San Francisco Bathhouse
October 25 | Reviewed by Brannavan Gnanalingam

Howe Gelb made sure the audience knew Howe is pronounced with only one syllable. He’s probably had to correct a fair few people in his career. His voice sounds like Jack Nicholson, a sneery, effortlessly cool timbre. He looks the part too, a carefree cap and comfortable clothes somehow transposing itself onto a magnetic stage presence. A legendary figure within indie music, he was part of the seminal group Giant Sand, out of whose collective ashes were formed bands such as Calexico. Nowadays, it’s hard to differentiate between Giant Sand and Howe Gelb’s solo work, but it doesn’t really matter. Gelb has been in a decades long quest to remain unclassifiable, ranging from being dubbed the “godfather of alt. country” to explosive guitar indie god to jazz pianist. This was transferred over to his performance: a very loose, improvised set punctuated by digressions, glimpses of his acerbic wit, sharp lyrics, crowd sing-a-longs and some great songs.
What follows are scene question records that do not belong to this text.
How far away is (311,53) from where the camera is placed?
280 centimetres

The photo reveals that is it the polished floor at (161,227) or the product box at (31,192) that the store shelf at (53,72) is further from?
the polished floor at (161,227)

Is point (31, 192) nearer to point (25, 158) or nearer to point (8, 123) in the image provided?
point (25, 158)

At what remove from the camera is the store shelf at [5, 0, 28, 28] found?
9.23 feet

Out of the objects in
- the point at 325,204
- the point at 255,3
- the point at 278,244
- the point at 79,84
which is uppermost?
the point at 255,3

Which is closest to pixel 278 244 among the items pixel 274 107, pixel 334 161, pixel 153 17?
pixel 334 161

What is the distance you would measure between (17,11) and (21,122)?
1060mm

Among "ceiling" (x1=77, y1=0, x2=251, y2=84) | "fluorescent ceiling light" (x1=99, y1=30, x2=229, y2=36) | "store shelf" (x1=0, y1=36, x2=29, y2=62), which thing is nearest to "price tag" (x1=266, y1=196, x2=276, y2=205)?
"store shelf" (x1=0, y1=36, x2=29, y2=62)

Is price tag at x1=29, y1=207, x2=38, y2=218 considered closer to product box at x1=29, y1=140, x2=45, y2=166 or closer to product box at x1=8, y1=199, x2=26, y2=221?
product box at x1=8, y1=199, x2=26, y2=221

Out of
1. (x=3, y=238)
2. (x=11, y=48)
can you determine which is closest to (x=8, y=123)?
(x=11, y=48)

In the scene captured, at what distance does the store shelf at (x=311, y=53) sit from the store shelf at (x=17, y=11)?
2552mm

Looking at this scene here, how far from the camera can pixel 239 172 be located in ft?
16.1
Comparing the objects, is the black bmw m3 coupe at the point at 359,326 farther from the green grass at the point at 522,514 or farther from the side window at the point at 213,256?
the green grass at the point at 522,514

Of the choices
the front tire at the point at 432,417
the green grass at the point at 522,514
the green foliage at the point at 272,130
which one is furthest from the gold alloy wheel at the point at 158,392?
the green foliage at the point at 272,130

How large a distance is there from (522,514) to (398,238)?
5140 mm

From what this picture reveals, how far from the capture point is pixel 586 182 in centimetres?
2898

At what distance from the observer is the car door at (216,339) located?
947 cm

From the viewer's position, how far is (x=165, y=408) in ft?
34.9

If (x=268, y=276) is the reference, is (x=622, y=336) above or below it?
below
The night was opened by banjo-drone (?) artist Manimanima. The childish name (and slight similarity in name to Menomena) doesn’t really prepare for what he affectionately introduced as “banjo torture”. He sounded like Scott Walker transposing all his later music onto a banjo. Or maybe minimalist gurgling. Or what would happen if a Dock Boggs shellac was looped over and over again. It was arresting stuff, people were too frightened not applaud him. To be fair I’ve never been so scared of the banjo before, and I’ve seen Deliverance. The audience were startled too, not sure whether he was a joke or entirely serious, and many were grimacing at the unconventionality of it all (having never met him before, I presume Manimanima would approve). I must say, although I had a visceral reaction to want to go outside, I found him an entirely unique experience, and the masochist in me looks forward to hearing him again.

But it was Howe Gelb, the reasonably sized audience was there to see. He shuffled onto stage, flitting between the piano and guitar, and fighting a neverending battle with the lights and his guitar pedals. He complimented Wellington on being a “sensible” city (he had played here before quite recently), and despite being from McCain’s home state of Arizona, he sneered ‘do you know anyone voting McCain?” to an audience member asking him about his presidential views. He started with ‘The Hanging Judge’ but broke that off a few bars in because he wanted to play something older – a carefree approach typical of his set. He played the guitar similar to Hendrix, with his thumb acting as a bass guitar. His piano-work was sterling too, hammering away at a piano that was so new that the instruction manual was sitting on it the whole performance (he also got promoter Jim Rush up onstage to accompany him at the end). Instrumentals merged with explosive guitar work, his set a model of unpredictability.

He put up with a fair bit of heckling, dealing it with all with an abundance of humour. He didn’t really want to play an encore, preferring to have a beer instead. He relented, jokingly, launching into Lou Reed’s ‘Satellite of Love’ getting the audience to sing the chorus. The crowd were too scared to sing the David Bowie part at the end though, much to Gelb’s disappointment. He then proceeded to mash up ‘Hey Jude’ with ‘Ring of Fire’. His extensive career and bunch of friends meant he could (and did) go anywhere. What the set lacked in terms of structure, it made up for in terms of charm and ability. A formidable presence armed with a few decades worth of killer songs, and he didn’t disappoint.